Lizbeth
Well-Known Member
I gather that Andrew Murray stops short of teaching the second blessing as a doctrine, but as a reality and experience that some believers will go on to experience. This is like a testimony of someone I know on another forum, who has testified of something similar, but who doesn't teach it as a doctrine, only as a testimony.Like he admits it not scriptural.
Its really simple. Believers obey , submit to the Lord, humble themselves and follow His commands or they serve themselves and their will by sinning against God. A disciple as Jesus taught is one who denies themselves, takes up their cross daily( die to self,live for Him) and follows Him. When we walk humbly before our God then He will live in and through us to do His will. The fruit of the spirit will be evident and others will see the love of Christ working in and through us. All men will know you are My disciples by your love for one another. 1 Cor 13 outlines what that looks like. The real question is are we submitting our wills to His will daily and living for Him. Even Jesus submitted His will to the Father will. Nevertheless not My will be done but Your will be done. Jesus submitted His will unto death to the Fathers will as did the Apostles as martyrs who drank the same cup as Jesus who promised them they would drink. The cup of suffering, persecution and martyrdom.

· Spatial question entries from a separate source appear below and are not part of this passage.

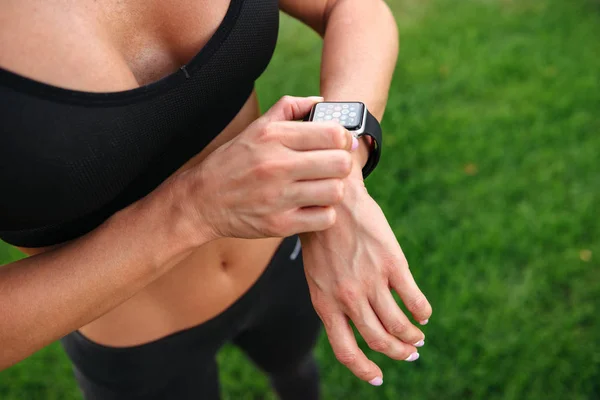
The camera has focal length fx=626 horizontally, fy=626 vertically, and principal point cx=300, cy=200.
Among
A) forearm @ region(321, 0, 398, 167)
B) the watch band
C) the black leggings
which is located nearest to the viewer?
the watch band

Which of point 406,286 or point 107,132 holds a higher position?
point 107,132

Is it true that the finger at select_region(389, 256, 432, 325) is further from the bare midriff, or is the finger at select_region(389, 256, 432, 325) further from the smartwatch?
the bare midriff

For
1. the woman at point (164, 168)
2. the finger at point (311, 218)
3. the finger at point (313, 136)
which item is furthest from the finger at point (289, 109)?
the finger at point (311, 218)

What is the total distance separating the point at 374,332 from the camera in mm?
1275

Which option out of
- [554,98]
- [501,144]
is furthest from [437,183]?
[554,98]

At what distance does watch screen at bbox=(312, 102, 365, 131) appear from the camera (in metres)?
1.31

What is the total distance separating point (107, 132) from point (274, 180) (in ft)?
1.11

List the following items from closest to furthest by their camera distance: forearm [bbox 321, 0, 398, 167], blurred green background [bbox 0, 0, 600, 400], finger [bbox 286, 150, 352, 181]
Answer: finger [bbox 286, 150, 352, 181]
forearm [bbox 321, 0, 398, 167]
blurred green background [bbox 0, 0, 600, 400]

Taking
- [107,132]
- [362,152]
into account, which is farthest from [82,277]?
[362,152]

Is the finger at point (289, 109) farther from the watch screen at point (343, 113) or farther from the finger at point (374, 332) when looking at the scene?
the finger at point (374, 332)

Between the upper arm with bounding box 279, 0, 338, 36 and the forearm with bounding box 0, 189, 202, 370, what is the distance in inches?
30.1

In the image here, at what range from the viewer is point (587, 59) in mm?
4449

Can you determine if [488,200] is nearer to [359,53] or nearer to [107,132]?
[359,53]

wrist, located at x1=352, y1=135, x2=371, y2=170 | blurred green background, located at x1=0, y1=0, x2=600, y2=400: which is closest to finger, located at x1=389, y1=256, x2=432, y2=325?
wrist, located at x1=352, y1=135, x2=371, y2=170
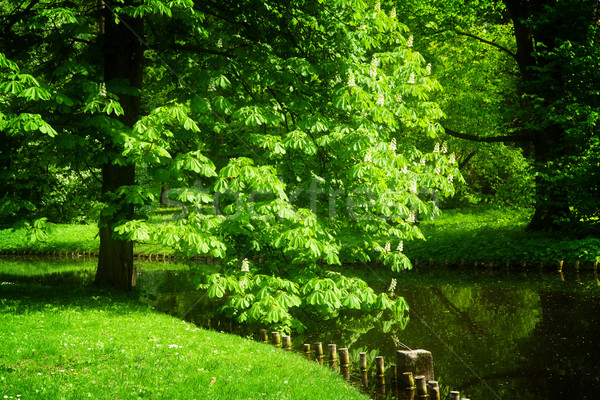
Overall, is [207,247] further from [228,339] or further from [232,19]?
[232,19]

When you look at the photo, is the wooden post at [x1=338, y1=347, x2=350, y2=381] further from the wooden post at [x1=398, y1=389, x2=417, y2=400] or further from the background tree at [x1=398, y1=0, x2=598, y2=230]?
the background tree at [x1=398, y1=0, x2=598, y2=230]

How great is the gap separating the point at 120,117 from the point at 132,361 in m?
7.04

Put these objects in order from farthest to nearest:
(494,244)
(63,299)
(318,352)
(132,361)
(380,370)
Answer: (494,244), (63,299), (318,352), (380,370), (132,361)

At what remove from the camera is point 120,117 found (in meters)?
13.4

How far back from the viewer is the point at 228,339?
1102 cm

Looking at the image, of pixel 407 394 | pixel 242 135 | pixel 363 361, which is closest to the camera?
pixel 407 394

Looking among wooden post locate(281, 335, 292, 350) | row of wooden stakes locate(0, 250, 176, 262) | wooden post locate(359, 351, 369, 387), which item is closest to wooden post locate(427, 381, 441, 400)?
wooden post locate(359, 351, 369, 387)

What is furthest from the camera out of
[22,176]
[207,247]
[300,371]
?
[22,176]

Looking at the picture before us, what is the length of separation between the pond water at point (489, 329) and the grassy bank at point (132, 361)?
113 inches

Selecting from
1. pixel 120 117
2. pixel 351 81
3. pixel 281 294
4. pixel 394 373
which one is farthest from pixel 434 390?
pixel 120 117

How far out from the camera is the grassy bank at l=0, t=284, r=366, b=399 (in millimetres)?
7336

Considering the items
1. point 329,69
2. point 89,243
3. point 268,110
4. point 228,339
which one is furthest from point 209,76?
point 89,243

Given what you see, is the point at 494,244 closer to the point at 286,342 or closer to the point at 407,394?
the point at 286,342

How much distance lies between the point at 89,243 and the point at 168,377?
30.2 meters
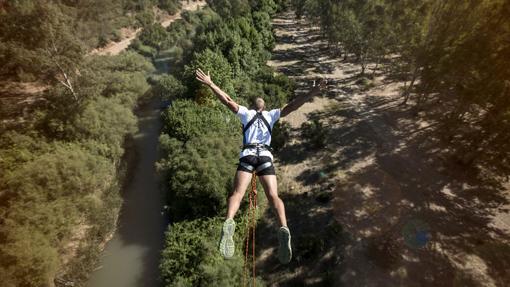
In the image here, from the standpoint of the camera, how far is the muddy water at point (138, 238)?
14648 millimetres

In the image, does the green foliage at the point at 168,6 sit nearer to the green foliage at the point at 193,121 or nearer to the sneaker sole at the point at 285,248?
the green foliage at the point at 193,121

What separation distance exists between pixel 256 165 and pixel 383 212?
1235 centimetres

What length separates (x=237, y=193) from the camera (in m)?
6.18

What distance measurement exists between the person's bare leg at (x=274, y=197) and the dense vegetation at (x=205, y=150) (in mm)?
6501

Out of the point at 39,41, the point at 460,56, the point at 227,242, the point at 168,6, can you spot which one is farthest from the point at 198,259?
the point at 168,6

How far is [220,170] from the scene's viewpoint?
49.2ft

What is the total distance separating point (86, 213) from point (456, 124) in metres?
24.6

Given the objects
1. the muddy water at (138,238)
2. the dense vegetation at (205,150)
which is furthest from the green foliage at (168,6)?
the muddy water at (138,238)

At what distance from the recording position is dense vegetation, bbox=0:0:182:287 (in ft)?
41.2

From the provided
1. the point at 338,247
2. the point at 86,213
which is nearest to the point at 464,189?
the point at 338,247

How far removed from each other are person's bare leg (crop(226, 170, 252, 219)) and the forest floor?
892 cm

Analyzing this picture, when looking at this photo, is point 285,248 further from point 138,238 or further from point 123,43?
point 123,43

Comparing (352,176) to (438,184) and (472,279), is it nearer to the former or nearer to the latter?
(438,184)

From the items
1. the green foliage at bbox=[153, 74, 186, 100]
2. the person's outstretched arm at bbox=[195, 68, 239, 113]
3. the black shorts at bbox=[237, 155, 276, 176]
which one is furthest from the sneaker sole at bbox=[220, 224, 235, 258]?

In Matthew 26:39, Jesus says, "If it be your will, let this cup pass from me." Jesus tells us precisely what the cup was. It was the cup of his suffering, which meant that He would die an agonizing death as a martyr. In the passage below, Jesus told His disciples that they would also drink of the same "cup":
Matthew 20:17-
Now Jesus was going up to Jerusalem. On the way, he took the Twelve aside and said to them, 18 “We are going up to Jerusalem, and the Son of Man will be delivered over to the chief priests and the teachers of the law. They will condemn him to death 19 and will hand him over to the Gentiles to be mocked and flogged and crucified. On the third day he will be raised to life!”20 Then the mother of Zebedee’s sons came to Jesus with her sons and, kneeling down, asked a favor of him. 21 “What is it you want?” he asked. She said, "Grant that one of these two sons of mine may sit at your right and the other at your left in your kingdom."22 “You don’t know what you are asking,” Jesus said to them. “Can you drink the cup I am going to drink?” “We can,” they answered. 23 Jesus said to them, “You will indeed drink from my cup, but to sit at my right or left is not for me to grant. These places belong to those for whom they have been prepared by my Father.”
I can tell you that I've wondered for a long time about the Israelites needing to cross the Jordan river, a second body of water after the Red Sea crossing, in order to enter the land of promise. Consecrated and "circumcised a second time". I think that is not something to take lightly as an example and allegory to the church, since the waters were at flood stage and God stopped the flow of water all the way back to a town called "Adam", if we can see what is implied there in an allegory. I've also realized for a long time that my efforts to serve the Lord have been mixed with fleshly self-effort and often fall short. We also have a pattern in the life of Moses, I believe, how he began his walk with stumbling (how I see myself as often stumbling and bumbling in trying to serve God), and then needing a wilderness experience to die to himself, to his flesh, before he was truly ready to fulfill his calling.
What also is interesting in the parable of the talents....everyone is not equal but are given their own measure of grace and faith in the beginning.....but it appears we are expected to double (x2 ) whatever our initial measure was.